During this period, I had more than a dozen separate people look at the text. Some were dear friends, some were acquaintances or people I barely knew at all. Some had never used Kickstarter before, and one had run her own project successfully. I wanted to get opinions from all sorts of people, including people I knew had no interest in backing the project. Every single person, even if they didn’t have much criticism, gave me some useful insight into the way people were understanding what I’d written. In my own head, everything makes perfect sense, but every time I ever write anything, I have someone look over it. I want to make sure that it makes sense to other people as well. Here, it was important that I had as many people look over it as I could, because that’s how I create the thing that caters to everyone else.
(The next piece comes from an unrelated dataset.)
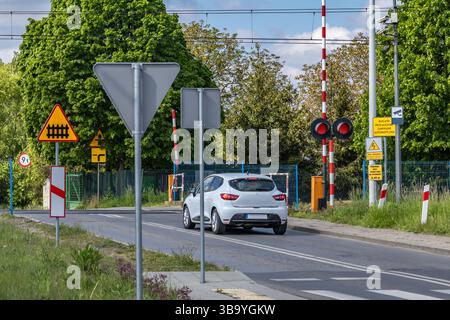 Autos passieren einen Bahnübergang mit roter Ampel, beschädigte Bahnbarrieren am Übergang, Verkehrsverletzung Stockfoto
You don’t always know what other people want, so ask them.
This kind of goes hand in hand with the previous point, but it’s worth mentioning separately, because if you don’t proofread your pitch, you’re going to look like an idiot and everyone will laugh at you. If I forget a comma somewhere in this article, that’s a shame but it won’t ruin me. I’ve had work published on websites that get millions of hits a month, and even though they went through editors there were still mistakes. That’s unfortunate and makes me sad, but in the grand scheme of things it doesn’t really matter.
On Kickstarter, though? That’s like messing up on a resume. Mistakes are unforgivable. You need to quadruple check every single line, because even the smallest mistake will reflect badly on you as a writer, a creator, and a person.
If you make sure to take these things to heart and write something that you and others are interested in and proud of, then you’re off to a good start. There’s definitely no magic formula to writing the perfect pitch, but if you can approach your subject with honesty and passion, then you can get others excited enough to help fund you.
Your work is a reflection of who you are. Your Kickstarter should be too.